◆ Your objective ◆
Please rewrite the records below, replacing "door trim" with "doorframe" and keeping everything else the same.

◆ Exercise input ◆
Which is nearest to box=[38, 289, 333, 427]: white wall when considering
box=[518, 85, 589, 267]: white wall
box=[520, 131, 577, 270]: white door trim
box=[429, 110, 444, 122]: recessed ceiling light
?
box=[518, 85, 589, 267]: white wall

◆ Task solution ◆
Which is nearest to box=[38, 289, 333, 427]: white wall when considering
box=[518, 85, 589, 267]: white wall
box=[520, 131, 577, 270]: white doorframe
box=[429, 110, 444, 122]: recessed ceiling light
?
box=[518, 85, 589, 267]: white wall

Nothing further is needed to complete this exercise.